• [WORK REQUIRED]:
Copy the data word for word, from the line with "Which category has the lowest value? July" through the line with "What percentage increase", keeping both of those lines. Leave the pictures out.

• [DATA SUPPLIED]:
= = =

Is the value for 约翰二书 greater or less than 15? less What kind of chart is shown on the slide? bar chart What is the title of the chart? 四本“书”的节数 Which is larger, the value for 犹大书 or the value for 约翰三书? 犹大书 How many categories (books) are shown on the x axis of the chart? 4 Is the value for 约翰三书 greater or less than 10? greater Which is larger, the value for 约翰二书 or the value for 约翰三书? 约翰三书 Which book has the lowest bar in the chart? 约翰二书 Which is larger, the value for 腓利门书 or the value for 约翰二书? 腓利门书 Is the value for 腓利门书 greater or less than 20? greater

= = =

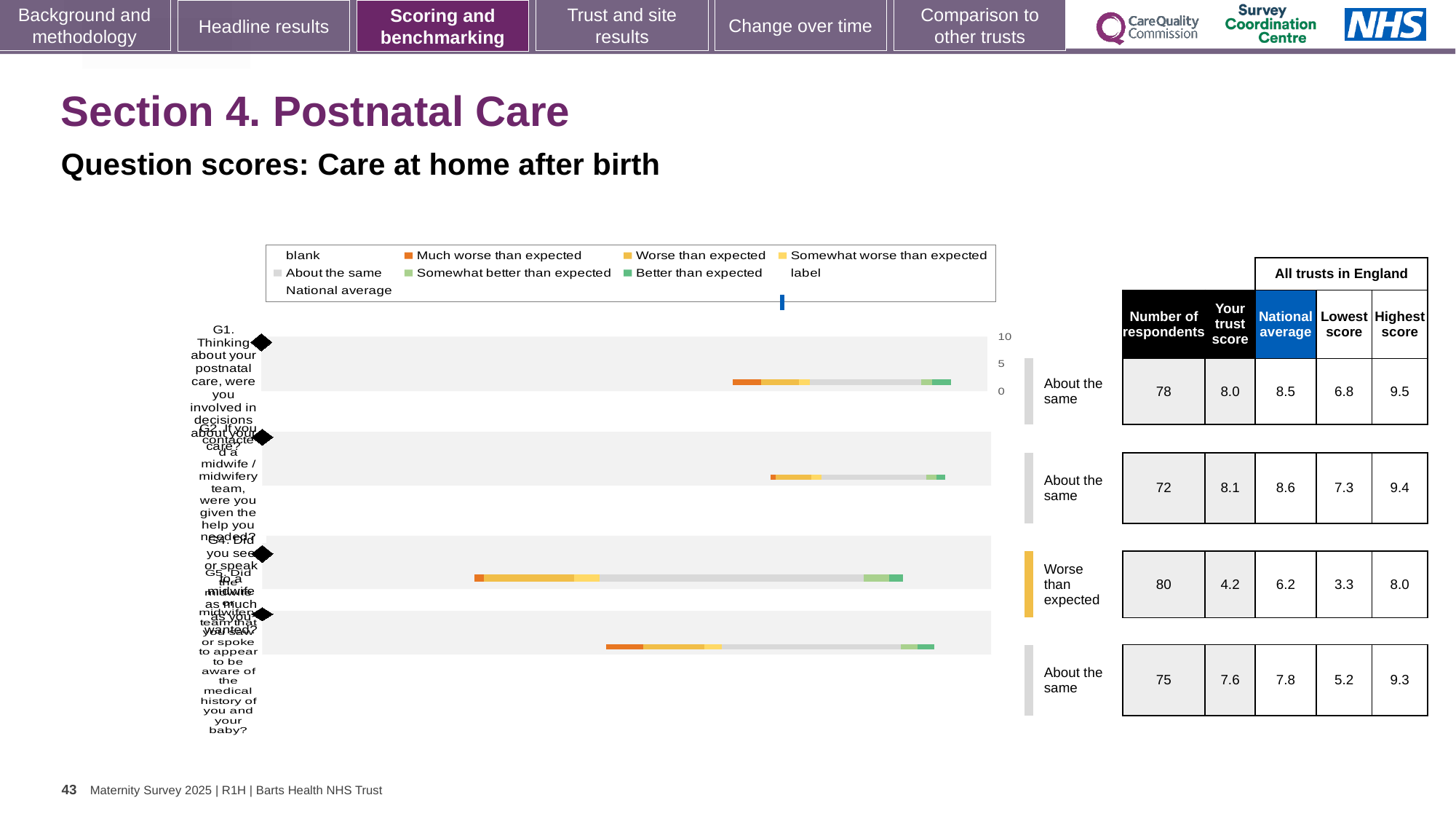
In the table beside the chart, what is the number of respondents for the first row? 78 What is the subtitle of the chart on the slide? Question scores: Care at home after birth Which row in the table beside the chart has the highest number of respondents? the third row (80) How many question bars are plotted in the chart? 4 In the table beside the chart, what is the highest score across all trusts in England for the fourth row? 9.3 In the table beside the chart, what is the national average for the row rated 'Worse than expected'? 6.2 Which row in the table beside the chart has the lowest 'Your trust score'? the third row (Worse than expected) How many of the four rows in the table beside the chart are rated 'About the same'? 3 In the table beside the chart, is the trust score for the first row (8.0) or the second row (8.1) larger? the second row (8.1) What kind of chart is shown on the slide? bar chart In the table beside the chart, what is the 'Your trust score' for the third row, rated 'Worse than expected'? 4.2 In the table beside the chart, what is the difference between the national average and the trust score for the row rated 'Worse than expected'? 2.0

= = =

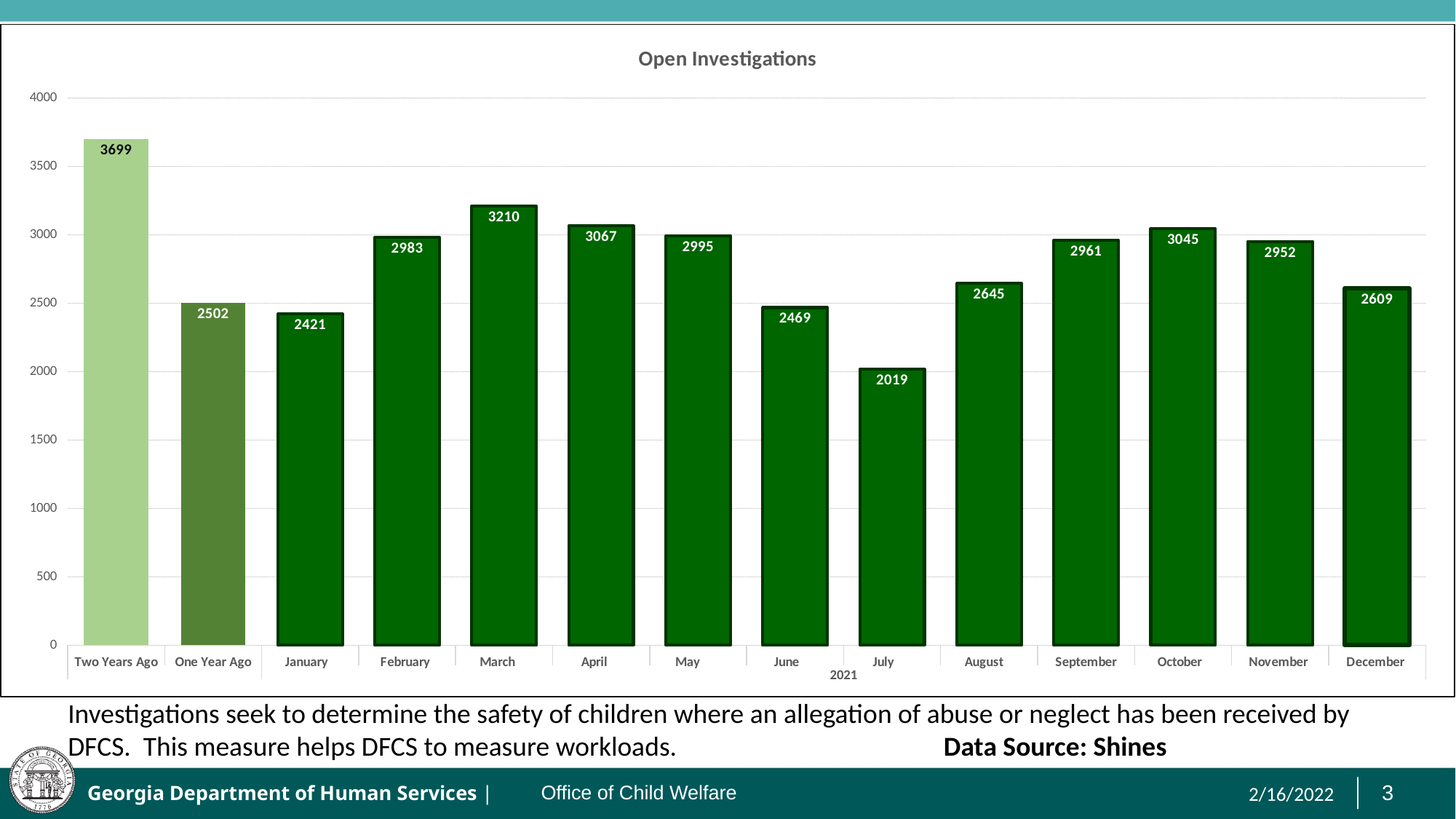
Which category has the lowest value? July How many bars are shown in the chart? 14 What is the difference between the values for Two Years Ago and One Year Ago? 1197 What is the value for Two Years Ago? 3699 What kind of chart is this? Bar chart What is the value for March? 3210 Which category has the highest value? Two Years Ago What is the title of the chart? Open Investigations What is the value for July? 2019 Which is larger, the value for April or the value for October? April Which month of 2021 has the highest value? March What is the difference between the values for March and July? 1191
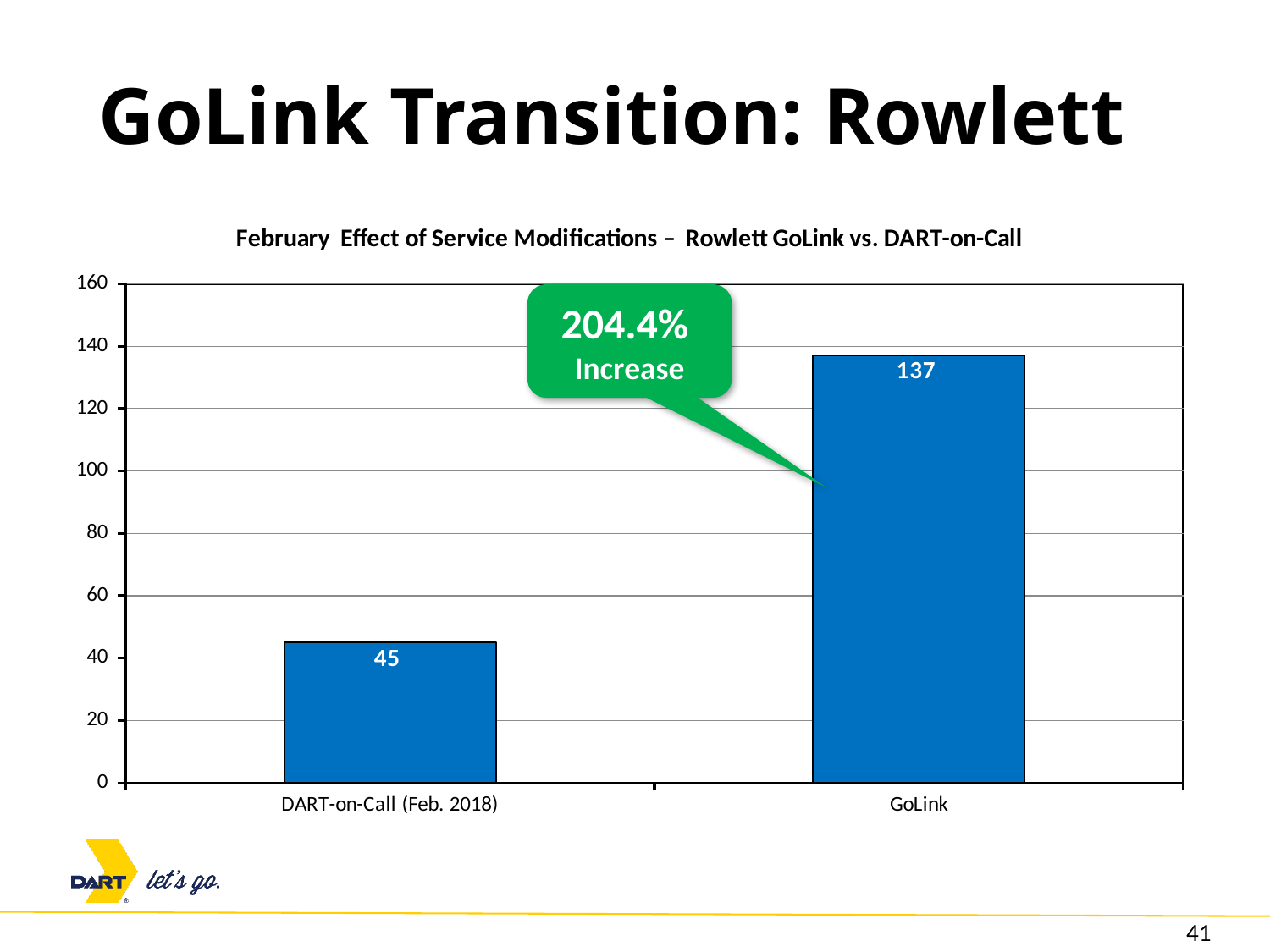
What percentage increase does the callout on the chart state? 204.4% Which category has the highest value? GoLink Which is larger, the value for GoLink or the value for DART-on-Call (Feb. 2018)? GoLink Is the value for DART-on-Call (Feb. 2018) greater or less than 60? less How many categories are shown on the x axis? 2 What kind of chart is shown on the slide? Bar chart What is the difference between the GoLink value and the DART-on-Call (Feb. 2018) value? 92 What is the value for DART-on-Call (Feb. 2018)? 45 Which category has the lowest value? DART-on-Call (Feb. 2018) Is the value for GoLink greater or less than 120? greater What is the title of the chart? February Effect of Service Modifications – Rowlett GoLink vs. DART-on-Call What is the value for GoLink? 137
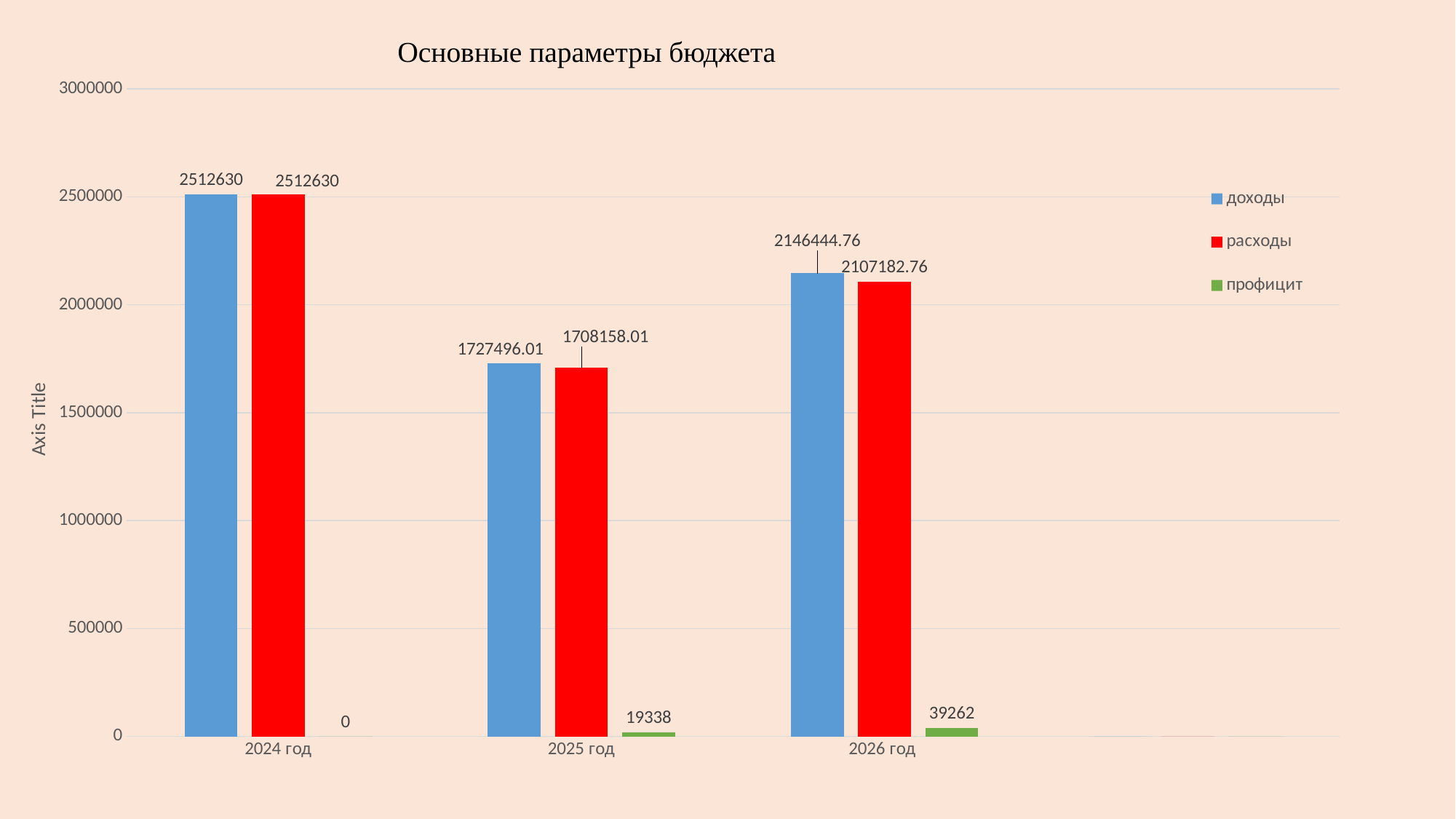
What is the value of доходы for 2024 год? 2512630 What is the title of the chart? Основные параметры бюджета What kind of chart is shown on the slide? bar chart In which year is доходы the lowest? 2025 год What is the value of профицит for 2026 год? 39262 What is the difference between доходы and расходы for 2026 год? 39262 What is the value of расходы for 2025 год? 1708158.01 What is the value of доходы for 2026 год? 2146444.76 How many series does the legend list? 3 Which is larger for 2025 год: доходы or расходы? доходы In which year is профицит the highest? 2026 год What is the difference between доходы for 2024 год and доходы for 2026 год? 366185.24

= = =

• [ANSWER BOX]:
Which category has the lowest value? July How many bars are shown in the chart? 14 What is the difference between the values for Two Years Ago and One Year Ago? 1197 What is the value for Two Years Ago? 3699 What kind of chart is this? Bar chart What is the value for March? 3210 Which category has the highest value? Two Years Ago What is the title of the chart? Open Investigations What is the value for July? 2019 Which is larger, the value for April or the value for October? April Which month of 2021 has the highest value? March What is the difference between the values for March and July? 1191
What percentage increase does the callout on the chart state? 204.4% Which category has the highest value? GoLink Which is larger, the value for GoLink or the value for DART-on-Call (Feb. 2018)? GoLink Is the value for DART-on-Call (Feb. 2018) greater or less than 60? less How many categories are shown on the x axis? 2 What kind of chart is shown on the slide? Bar chart What is the difference between the GoLink value and the DART-on-Call (Feb. 2018) value? 92 What is the value for DART-on-Call (Feb. 2018)? 45 Which category has the lowest value? DART-on-Call (Feb. 2018) Is the value for GoLink greater or less than 120? greater What is the title of the chart? February Effect of Service Modifications – Rowlett GoLink vs. DART-on-Call What is the value for GoLink? 137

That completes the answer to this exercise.